Be careful: unlike code, here we need to be more careful about empty values. If no language is specified in the MDX, the <code>'s className will be undefined, and trying to call match() on it will produce a TypeError. I've opted to fall back to 'language-markdown', to ensure that a valid language will be passed to <Highlight />, even if one isn't provided.

Now that we have a language, all that's left is to pass it to <Highlight />:

return (
<Highlight
{...defaultProps}
code={code}
language={language}>
)
jsx

The Final <CodeBlock /> Component

Putting it all together, our shiny new <CodeBlock /> component looks like this:

import React from 'react';
import Highlight, { defaultProps } from 'prism-react-renderer';
export const CodeBlock = ({ children }) => {
const code = children.props.children.trim();
const className = children.props.className || 'language-markdown';
const match = className.match(/language-(?<lang>.*)/);
const language = match?.groups?.lang;
return (
<Highlight {...defaultProps} code={code} language={language}>
{({ className, style, tokens, getLineProps, getTokenProps }) => (
<pre className={className} style={style}>
{tokens.map((line, i) => (
<div {...getLineProps({ line, key: i })}>
{line.map((token, key) => (
<span {...getTokenProps({ token, key })} />
))}
</div>
))}
</pre>
)}
</Highlight>
);
};
jsx

Customization

There are a lot of ways that you could customize your new syntax-highlighted code blocks.

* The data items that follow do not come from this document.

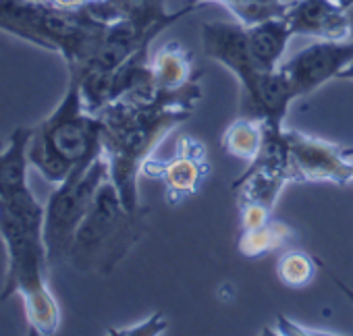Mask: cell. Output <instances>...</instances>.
<instances>
[{
    "label": "cell",
    "mask_w": 353,
    "mask_h": 336,
    "mask_svg": "<svg viewBox=\"0 0 353 336\" xmlns=\"http://www.w3.org/2000/svg\"><path fill=\"white\" fill-rule=\"evenodd\" d=\"M200 98L198 77L181 90H160L150 102L117 100L96 112L102 123V154L108 162L110 181L131 212L143 210L137 187L143 164L172 129L192 118Z\"/></svg>",
    "instance_id": "cell-1"
},
{
    "label": "cell",
    "mask_w": 353,
    "mask_h": 336,
    "mask_svg": "<svg viewBox=\"0 0 353 336\" xmlns=\"http://www.w3.org/2000/svg\"><path fill=\"white\" fill-rule=\"evenodd\" d=\"M0 235L7 249L0 301L19 295L32 334H57L61 307L48 286L50 262L44 243V206L34 191L15 200H0Z\"/></svg>",
    "instance_id": "cell-2"
},
{
    "label": "cell",
    "mask_w": 353,
    "mask_h": 336,
    "mask_svg": "<svg viewBox=\"0 0 353 336\" xmlns=\"http://www.w3.org/2000/svg\"><path fill=\"white\" fill-rule=\"evenodd\" d=\"M102 154V123L90 112L79 81L69 75L59 106L36 127L28 147L30 164L52 185L63 183L77 166Z\"/></svg>",
    "instance_id": "cell-3"
},
{
    "label": "cell",
    "mask_w": 353,
    "mask_h": 336,
    "mask_svg": "<svg viewBox=\"0 0 353 336\" xmlns=\"http://www.w3.org/2000/svg\"><path fill=\"white\" fill-rule=\"evenodd\" d=\"M108 25L88 9L69 11L48 0H0V32L63 56L67 69L94 54Z\"/></svg>",
    "instance_id": "cell-4"
},
{
    "label": "cell",
    "mask_w": 353,
    "mask_h": 336,
    "mask_svg": "<svg viewBox=\"0 0 353 336\" xmlns=\"http://www.w3.org/2000/svg\"><path fill=\"white\" fill-rule=\"evenodd\" d=\"M145 220L148 212H131L114 183L106 179L75 235L67 262L81 272L110 274L141 239Z\"/></svg>",
    "instance_id": "cell-5"
},
{
    "label": "cell",
    "mask_w": 353,
    "mask_h": 336,
    "mask_svg": "<svg viewBox=\"0 0 353 336\" xmlns=\"http://www.w3.org/2000/svg\"><path fill=\"white\" fill-rule=\"evenodd\" d=\"M106 179H110L108 162L100 154L77 166L48 198L44 206V243L50 268L69 260L75 235Z\"/></svg>",
    "instance_id": "cell-6"
},
{
    "label": "cell",
    "mask_w": 353,
    "mask_h": 336,
    "mask_svg": "<svg viewBox=\"0 0 353 336\" xmlns=\"http://www.w3.org/2000/svg\"><path fill=\"white\" fill-rule=\"evenodd\" d=\"M287 183H291V177L287 168L283 129L266 127L262 151L233 183V191L237 193L239 231H250L268 222Z\"/></svg>",
    "instance_id": "cell-7"
},
{
    "label": "cell",
    "mask_w": 353,
    "mask_h": 336,
    "mask_svg": "<svg viewBox=\"0 0 353 336\" xmlns=\"http://www.w3.org/2000/svg\"><path fill=\"white\" fill-rule=\"evenodd\" d=\"M283 141L291 183L347 185L353 181V147L291 129H283Z\"/></svg>",
    "instance_id": "cell-8"
},
{
    "label": "cell",
    "mask_w": 353,
    "mask_h": 336,
    "mask_svg": "<svg viewBox=\"0 0 353 336\" xmlns=\"http://www.w3.org/2000/svg\"><path fill=\"white\" fill-rule=\"evenodd\" d=\"M208 171L210 164L206 145L192 135H183L176 141L174 154L166 162H156L150 158L141 168V175L148 179H158L164 185L166 204L176 206L198 193L200 185L208 177Z\"/></svg>",
    "instance_id": "cell-9"
},
{
    "label": "cell",
    "mask_w": 353,
    "mask_h": 336,
    "mask_svg": "<svg viewBox=\"0 0 353 336\" xmlns=\"http://www.w3.org/2000/svg\"><path fill=\"white\" fill-rule=\"evenodd\" d=\"M353 63V38L347 40H316L281 63L297 98L310 96Z\"/></svg>",
    "instance_id": "cell-10"
},
{
    "label": "cell",
    "mask_w": 353,
    "mask_h": 336,
    "mask_svg": "<svg viewBox=\"0 0 353 336\" xmlns=\"http://www.w3.org/2000/svg\"><path fill=\"white\" fill-rule=\"evenodd\" d=\"M202 48L204 54L221 63L237 79L260 69L252 56L248 28L241 23L212 21L202 25Z\"/></svg>",
    "instance_id": "cell-11"
},
{
    "label": "cell",
    "mask_w": 353,
    "mask_h": 336,
    "mask_svg": "<svg viewBox=\"0 0 353 336\" xmlns=\"http://www.w3.org/2000/svg\"><path fill=\"white\" fill-rule=\"evenodd\" d=\"M287 21L293 36L316 40H347V11L334 0H295L287 11Z\"/></svg>",
    "instance_id": "cell-12"
},
{
    "label": "cell",
    "mask_w": 353,
    "mask_h": 336,
    "mask_svg": "<svg viewBox=\"0 0 353 336\" xmlns=\"http://www.w3.org/2000/svg\"><path fill=\"white\" fill-rule=\"evenodd\" d=\"M32 127H17L7 145L0 143V200H15L32 191L28 183Z\"/></svg>",
    "instance_id": "cell-13"
},
{
    "label": "cell",
    "mask_w": 353,
    "mask_h": 336,
    "mask_svg": "<svg viewBox=\"0 0 353 336\" xmlns=\"http://www.w3.org/2000/svg\"><path fill=\"white\" fill-rule=\"evenodd\" d=\"M291 38H293V32H291V25L285 15L266 19L262 23L248 28L252 56H254L256 65L266 71H274L281 67L283 54H285Z\"/></svg>",
    "instance_id": "cell-14"
},
{
    "label": "cell",
    "mask_w": 353,
    "mask_h": 336,
    "mask_svg": "<svg viewBox=\"0 0 353 336\" xmlns=\"http://www.w3.org/2000/svg\"><path fill=\"white\" fill-rule=\"evenodd\" d=\"M152 75L156 85L166 92L181 90L200 77L194 73V54L179 42H166L154 52Z\"/></svg>",
    "instance_id": "cell-15"
},
{
    "label": "cell",
    "mask_w": 353,
    "mask_h": 336,
    "mask_svg": "<svg viewBox=\"0 0 353 336\" xmlns=\"http://www.w3.org/2000/svg\"><path fill=\"white\" fill-rule=\"evenodd\" d=\"M264 139H266L264 123L250 116H239L235 123L227 127L223 135V147L229 156L250 164L262 151Z\"/></svg>",
    "instance_id": "cell-16"
},
{
    "label": "cell",
    "mask_w": 353,
    "mask_h": 336,
    "mask_svg": "<svg viewBox=\"0 0 353 336\" xmlns=\"http://www.w3.org/2000/svg\"><path fill=\"white\" fill-rule=\"evenodd\" d=\"M293 237V229L281 220H268L256 229L250 231H239L237 235V247L241 251V255L250 258V260H258L264 258L266 253H272L276 249H281L283 245L289 243V239Z\"/></svg>",
    "instance_id": "cell-17"
},
{
    "label": "cell",
    "mask_w": 353,
    "mask_h": 336,
    "mask_svg": "<svg viewBox=\"0 0 353 336\" xmlns=\"http://www.w3.org/2000/svg\"><path fill=\"white\" fill-rule=\"evenodd\" d=\"M200 5H221L225 7L237 23L252 28L256 23H262L266 19L283 17L291 9L295 0H196Z\"/></svg>",
    "instance_id": "cell-18"
},
{
    "label": "cell",
    "mask_w": 353,
    "mask_h": 336,
    "mask_svg": "<svg viewBox=\"0 0 353 336\" xmlns=\"http://www.w3.org/2000/svg\"><path fill=\"white\" fill-rule=\"evenodd\" d=\"M318 258L303 249H289L276 262V276L289 288L307 286L318 272Z\"/></svg>",
    "instance_id": "cell-19"
},
{
    "label": "cell",
    "mask_w": 353,
    "mask_h": 336,
    "mask_svg": "<svg viewBox=\"0 0 353 336\" xmlns=\"http://www.w3.org/2000/svg\"><path fill=\"white\" fill-rule=\"evenodd\" d=\"M168 330V319L162 311H156L152 315H148L145 319L127 326V328H110L108 334H117V336H160Z\"/></svg>",
    "instance_id": "cell-20"
},
{
    "label": "cell",
    "mask_w": 353,
    "mask_h": 336,
    "mask_svg": "<svg viewBox=\"0 0 353 336\" xmlns=\"http://www.w3.org/2000/svg\"><path fill=\"white\" fill-rule=\"evenodd\" d=\"M276 334H287V336H301V334H307V336H320V334H326V332H320V330H310V328H303L295 322H291L289 317L285 315H279L276 317V326H274Z\"/></svg>",
    "instance_id": "cell-21"
},
{
    "label": "cell",
    "mask_w": 353,
    "mask_h": 336,
    "mask_svg": "<svg viewBox=\"0 0 353 336\" xmlns=\"http://www.w3.org/2000/svg\"><path fill=\"white\" fill-rule=\"evenodd\" d=\"M54 7H61V9H69V11H79V9H85V5L90 0H48Z\"/></svg>",
    "instance_id": "cell-22"
},
{
    "label": "cell",
    "mask_w": 353,
    "mask_h": 336,
    "mask_svg": "<svg viewBox=\"0 0 353 336\" xmlns=\"http://www.w3.org/2000/svg\"><path fill=\"white\" fill-rule=\"evenodd\" d=\"M5 270H7V249H5L3 235H0V276H3V280H5Z\"/></svg>",
    "instance_id": "cell-23"
},
{
    "label": "cell",
    "mask_w": 353,
    "mask_h": 336,
    "mask_svg": "<svg viewBox=\"0 0 353 336\" xmlns=\"http://www.w3.org/2000/svg\"><path fill=\"white\" fill-rule=\"evenodd\" d=\"M345 11H347V21H349V38H353V5Z\"/></svg>",
    "instance_id": "cell-24"
},
{
    "label": "cell",
    "mask_w": 353,
    "mask_h": 336,
    "mask_svg": "<svg viewBox=\"0 0 353 336\" xmlns=\"http://www.w3.org/2000/svg\"><path fill=\"white\" fill-rule=\"evenodd\" d=\"M339 79H345V81H349V79H351V81H353V63H351V65H349V67L339 75Z\"/></svg>",
    "instance_id": "cell-25"
},
{
    "label": "cell",
    "mask_w": 353,
    "mask_h": 336,
    "mask_svg": "<svg viewBox=\"0 0 353 336\" xmlns=\"http://www.w3.org/2000/svg\"><path fill=\"white\" fill-rule=\"evenodd\" d=\"M334 3H336L339 7H343V9H349V7L353 5V0H334Z\"/></svg>",
    "instance_id": "cell-26"
},
{
    "label": "cell",
    "mask_w": 353,
    "mask_h": 336,
    "mask_svg": "<svg viewBox=\"0 0 353 336\" xmlns=\"http://www.w3.org/2000/svg\"><path fill=\"white\" fill-rule=\"evenodd\" d=\"M351 183H353V181H351Z\"/></svg>",
    "instance_id": "cell-27"
}]
</instances>
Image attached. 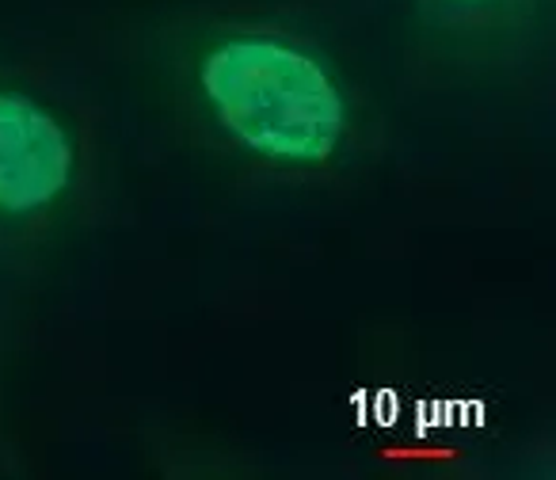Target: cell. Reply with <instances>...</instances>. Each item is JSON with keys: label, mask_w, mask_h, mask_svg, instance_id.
<instances>
[{"label": "cell", "mask_w": 556, "mask_h": 480, "mask_svg": "<svg viewBox=\"0 0 556 480\" xmlns=\"http://www.w3.org/2000/svg\"><path fill=\"white\" fill-rule=\"evenodd\" d=\"M77 146L65 123L35 96L0 88V214L50 210L73 184Z\"/></svg>", "instance_id": "obj_2"}, {"label": "cell", "mask_w": 556, "mask_h": 480, "mask_svg": "<svg viewBox=\"0 0 556 480\" xmlns=\"http://www.w3.org/2000/svg\"><path fill=\"white\" fill-rule=\"evenodd\" d=\"M427 4L439 12L442 24L484 31V27H495L507 16H515L526 0H427Z\"/></svg>", "instance_id": "obj_3"}, {"label": "cell", "mask_w": 556, "mask_h": 480, "mask_svg": "<svg viewBox=\"0 0 556 480\" xmlns=\"http://www.w3.org/2000/svg\"><path fill=\"white\" fill-rule=\"evenodd\" d=\"M194 92L214 126L275 168H325L351 130L325 58L275 31H222L194 58Z\"/></svg>", "instance_id": "obj_1"}]
</instances>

Most of them (like adding line-numbers or diff highlighting) involve getting into the nitty-gritty of <Highlight />'s render function. That would really deserve its own post, and I won't get into that here. But we can look at one really easy way of customizing our code blocks: themes.

Theme Customization

If you've followed the tutorial this far, you'll have noticed that your syntax-highlighted code blocks already have a color theme. This is because a default theme is included in {...defaultProps}, so the component can work out of the box, without the need to specify a theme. But you can optionally pick a different color theme if you want to customize your code blocks.

prism-react-renderer provides a variety of available themes, which can be imported in your component, and passed to <Highlight> as theme:

import vsDark from 'prism-react-renderer/themes/vsDark';
// ...
<Highlight theme={vsDark}>
jsx

But you're not just limited to the built-in themes. Because prism-react-renderer uses Prism behind the scenes, you could also add a custom Prism CSS file for your theme. There a bunch of great Prism themes available, so take a look if you're interested!

To add a custom Prism theme, you'll need to copy the CSS and include it somewhere in your project. You'll also need to pass theme={undefined} to <Highlight />, to tell <Highlight /> not to use the defualt theme.

If you're curious, this blog uses a custom theme that I created with the help of the default Tailwind CSS color scheme, with all the colors selected to have a high enough contrast to be accessible.

Conclusion

And there you have it! You've successfully added some awesome syntax-highlighting to your code blocks!